The three-hour tour starts at a cultivation facility where Daniels takes a small group of visitors through a cultivation site explaining the practices and processes the workers are performing at each phase of production. Then she takes the group to a manufacturing facility where the group learns about cannabis extraction and sees a variety of infused products being made firsthand. The final stop is a dispensary and consumption lounge, where the group can make purchases and consume some of the products they just saw being grown and manufactured.

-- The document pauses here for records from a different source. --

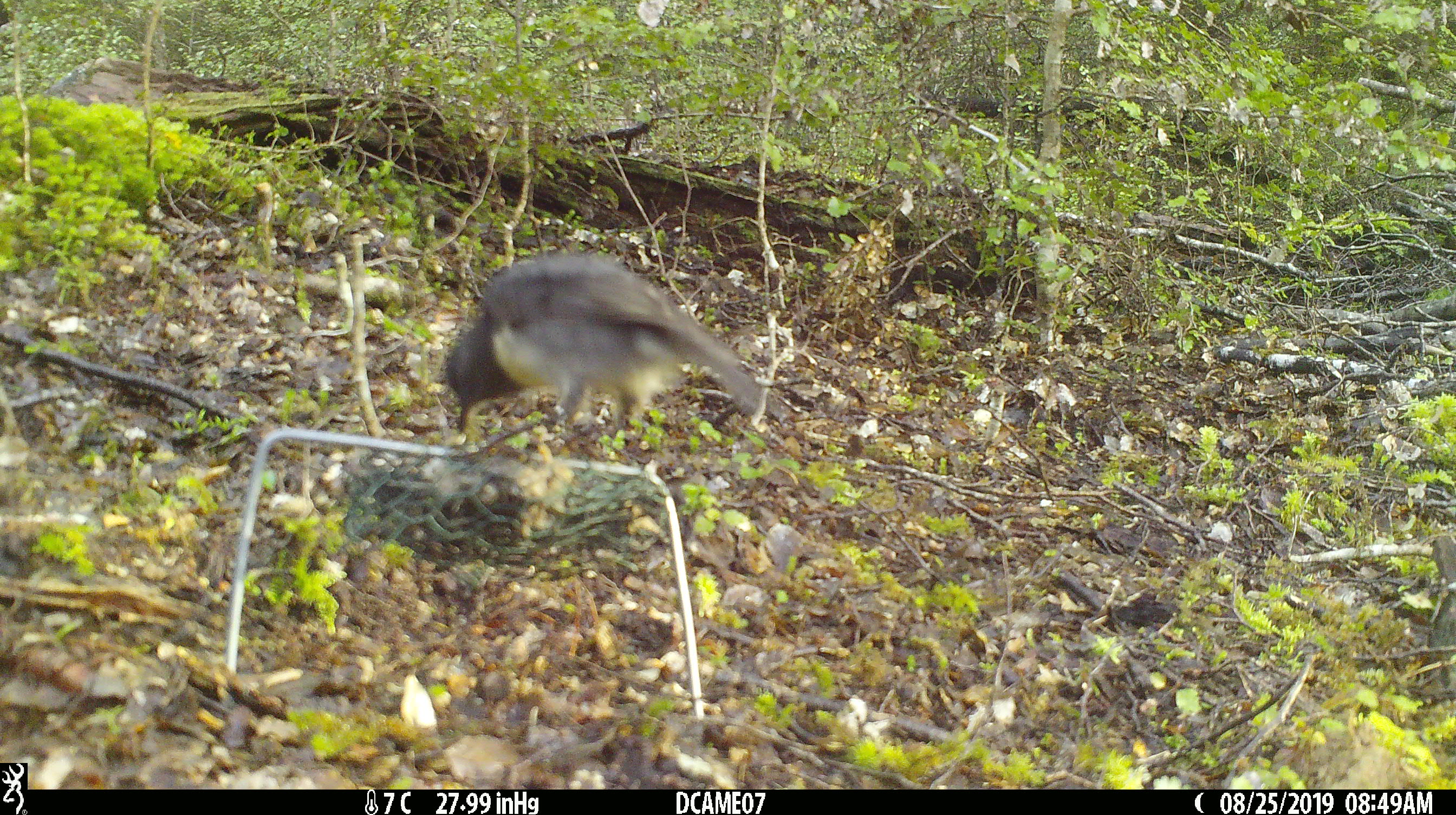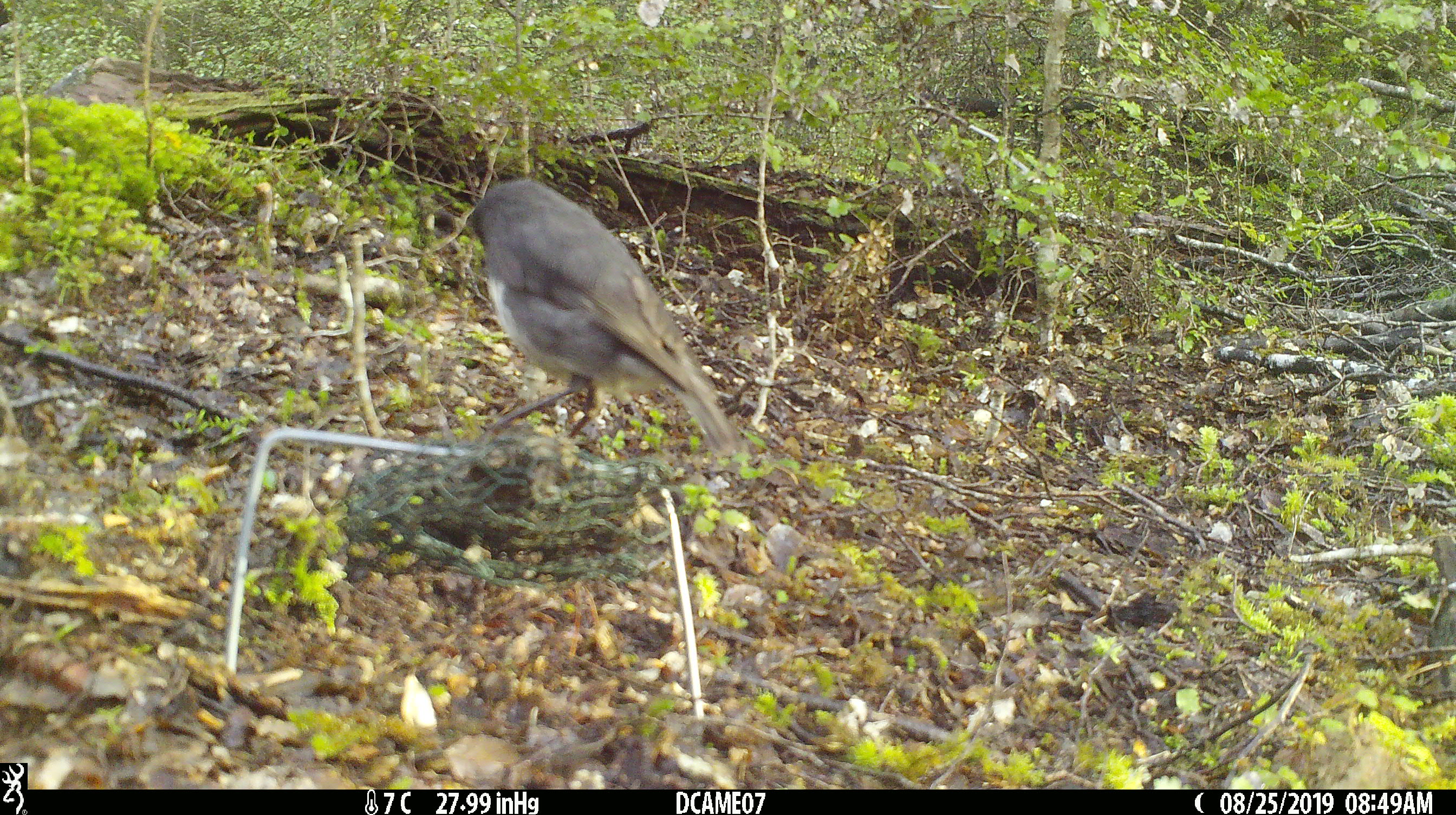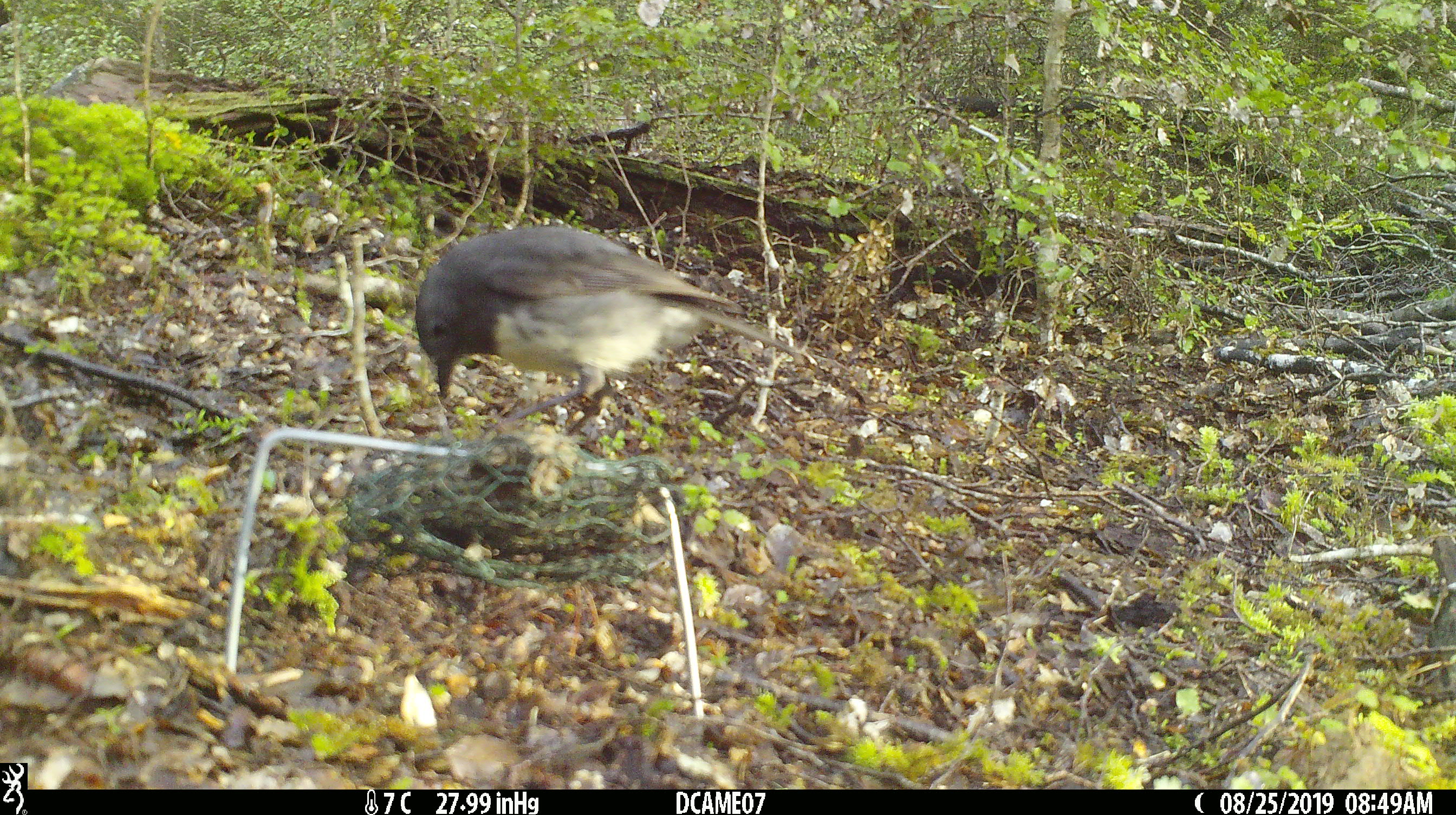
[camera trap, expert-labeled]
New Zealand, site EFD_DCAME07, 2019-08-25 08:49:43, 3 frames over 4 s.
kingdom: Animalia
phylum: Chordata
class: Aves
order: Passeriformes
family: Petroicidae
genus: Petroica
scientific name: Petroica australis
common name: new zealand robin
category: robin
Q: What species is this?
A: Robin (new zealand robin) (Petroica australis).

Daniels says her tour business took a sizeable hit during the pandemic, but it is now gaining traction again as people are feeling more comfortable with both traveling and cannabis.
“Since the pandemic my tours have definitely come back up. I’m getting a lot more people booking them,” Daniels says. “Right now, we’re not touring as much because it’s summer and summer is a little slower here in the desert because of the heat.”